Citazione di: Alberto Knox il 16 Luglio 2024, 23:02:08 PMLa ricerca della verità è superiore al possesso della verità. è questa ricerca della verità che ci fa sentire vivi che ci fa crescere ed entusiasmarci. Se un genio dovesse comparire dalla lampada e in una mano tenesse tutta la verità e dall altra la sola pulsione verso la ricerca della verità, ovvero  il vecchio uomo che ammicca e che procede e che sbaglia e che riformula . Io sceglierei la seconda.

E questo cosa significa?

Non significa forse che la Verità ha bisogno di te?
Che la Verità non può essere senza di te?

E non vuole dire pure che la Verità non può esistere?
Se esistesse e ti comparisse davanti in tutto il suo splendore... semplicemente non sarebbe la Verità.

Questa tua considerazione ricorda Dostoevskij, che tra Cristo e la verità sceglie Cristo.

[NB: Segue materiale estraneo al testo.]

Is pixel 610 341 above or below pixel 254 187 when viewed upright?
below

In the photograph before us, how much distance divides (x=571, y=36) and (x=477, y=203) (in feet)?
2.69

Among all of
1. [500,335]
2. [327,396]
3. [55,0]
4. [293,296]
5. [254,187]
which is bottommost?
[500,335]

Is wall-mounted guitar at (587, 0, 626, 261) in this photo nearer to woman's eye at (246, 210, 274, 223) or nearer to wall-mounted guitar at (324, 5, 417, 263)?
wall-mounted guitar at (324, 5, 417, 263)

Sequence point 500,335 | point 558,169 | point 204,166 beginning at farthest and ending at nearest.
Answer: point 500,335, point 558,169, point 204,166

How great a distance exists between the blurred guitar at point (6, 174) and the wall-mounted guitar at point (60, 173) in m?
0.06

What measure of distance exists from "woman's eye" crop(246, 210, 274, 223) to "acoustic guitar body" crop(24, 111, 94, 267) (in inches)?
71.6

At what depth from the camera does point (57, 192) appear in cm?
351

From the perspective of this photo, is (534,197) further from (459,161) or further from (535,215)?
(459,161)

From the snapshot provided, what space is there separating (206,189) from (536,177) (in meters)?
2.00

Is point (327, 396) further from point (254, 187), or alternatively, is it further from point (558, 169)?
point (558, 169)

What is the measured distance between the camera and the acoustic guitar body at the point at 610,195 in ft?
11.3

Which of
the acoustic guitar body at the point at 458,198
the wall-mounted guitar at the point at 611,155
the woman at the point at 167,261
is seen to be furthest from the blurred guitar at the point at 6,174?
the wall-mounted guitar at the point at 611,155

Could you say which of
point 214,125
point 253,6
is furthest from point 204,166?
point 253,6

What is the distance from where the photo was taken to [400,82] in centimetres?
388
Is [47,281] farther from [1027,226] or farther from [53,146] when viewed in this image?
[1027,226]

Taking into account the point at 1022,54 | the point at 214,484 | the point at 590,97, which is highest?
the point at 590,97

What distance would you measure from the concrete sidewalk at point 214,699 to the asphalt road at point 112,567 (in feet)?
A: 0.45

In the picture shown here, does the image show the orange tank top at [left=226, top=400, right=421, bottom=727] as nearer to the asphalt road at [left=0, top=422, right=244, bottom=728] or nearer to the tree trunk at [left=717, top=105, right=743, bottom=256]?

È l'Essere che è Essere Vero. E in quanto tale non esiste.
Tardi ti ho amata, bellezza tanto antica e tanto nuova, tardi ti ho amata. Tu eri con me, mentre io ero lontano da te.

Phil

Citazione di: Alberto Knox il 16 Luglio 2024, 23:02:08 PMLa ricerca della verità è superiore al possesso della verità. è questa ricerca della verità che ci fa sentire vivi che ci fa crescere ed entusiasmarci. Se un genio dovesse comparire dalla lampada e in una mano tenesse tutta la verità e dall altra la sola pulsione verso la ricerca della verità, ovvero  il vecchio uomo che ammicca e che procede e che sbaglia e che riformula . Io sceglierei la seconda.
E non saresti il solo: "Se Dio tenesse chiusa nella mano destra tutta la verità e nella sinistra il solo desiderio sempre vivo della verità e mi dicesse: scegli! Sia pure a rischio di sbagliare per sempre e in eterno mi chinerei con umiltà sulla sua mano sinistra e direi: Padre, dammela! La verità assoluta è per te soltanto" (Lessing; fonte).

baylham

Citazione di: Phil il 17 Luglio 2024, 08:52:42 AME non saresti il solo: "Se Dio tenesse chiusa nella mano destra tutta la verità e nella sinistra il solo desiderio sempre vivo della verità e mi dicesse: scegli! Sia pure a rischio di sbagliare per sempre e in eterno mi chinerei con umiltà sulla sua mano sinistra e direi: Padre, dammela! La verità assoluta è per te soltanto" (Lessing; fonte).

Una fantasia basata su pessime concezioni filosofiche: Dio e la verità assoluta, ricorda anche il Socrate di Platone che sa di non sapere perchè non è un dio.
Nella mia vita di verità ne ho trovate molte, alla luce del sole, senza tema di smentita, a partire dal fatto che il nulla non esiste.